## ASSIGNED TASK
In the records that follow, find the line containing "Primary Succession on Glacial Forelands" and the line containing "Female Wigeon Duck", then transcribe both and every line between them exactly, omitting pictures.

## MATERIAL FOR THE TASK
....

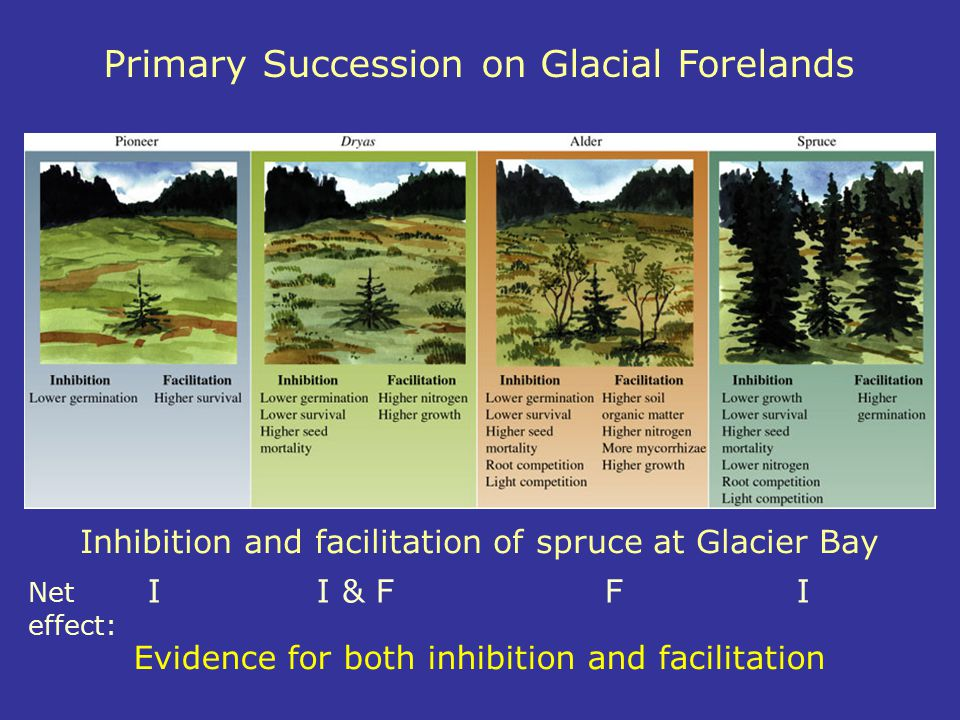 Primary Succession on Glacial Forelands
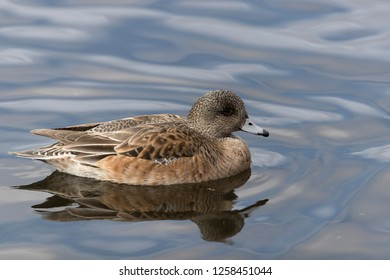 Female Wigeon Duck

....

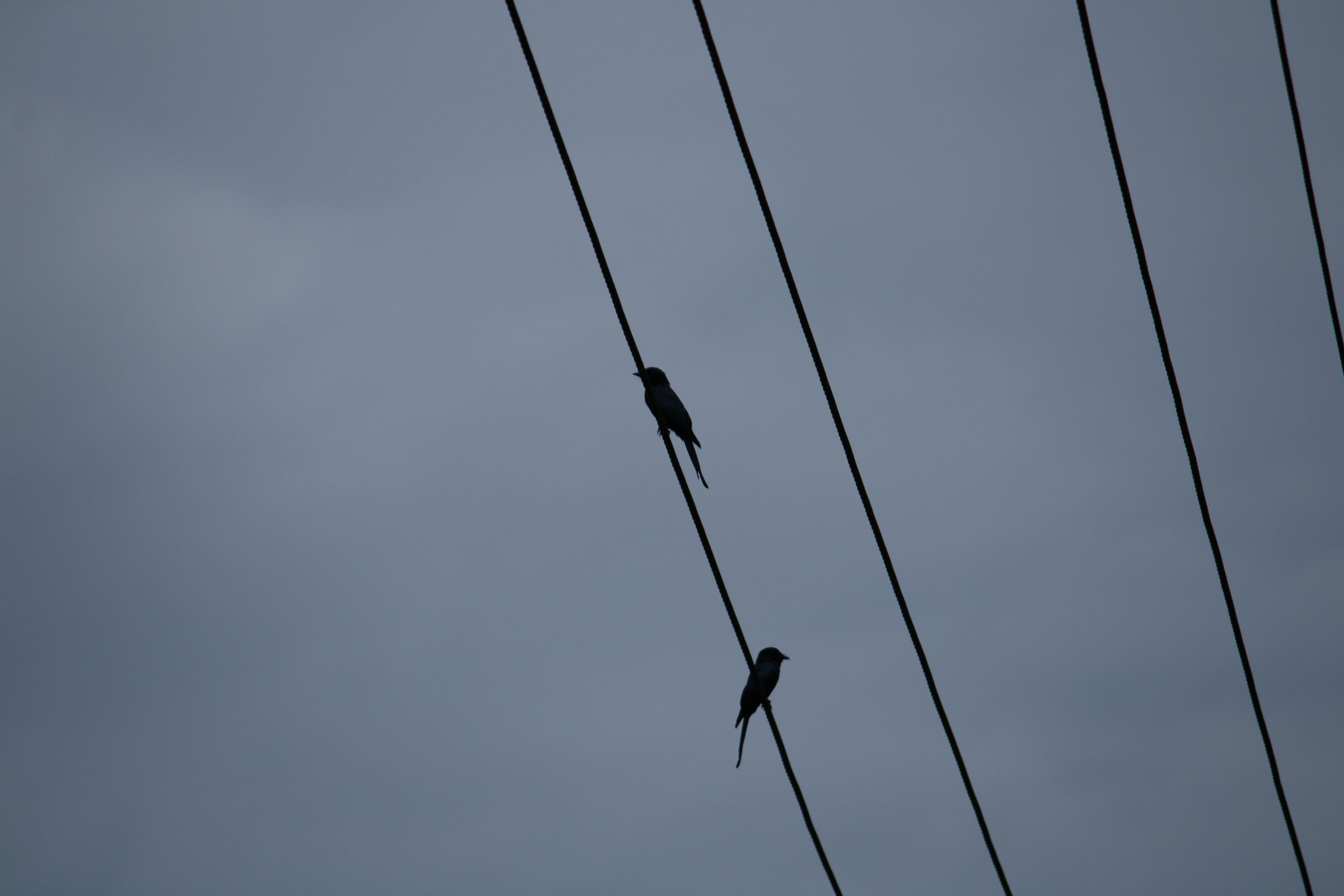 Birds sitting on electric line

....

## ANSWER TO THE PROBLEM
 Primary Succession on Glacial Forelands
 Female Wigeon Duck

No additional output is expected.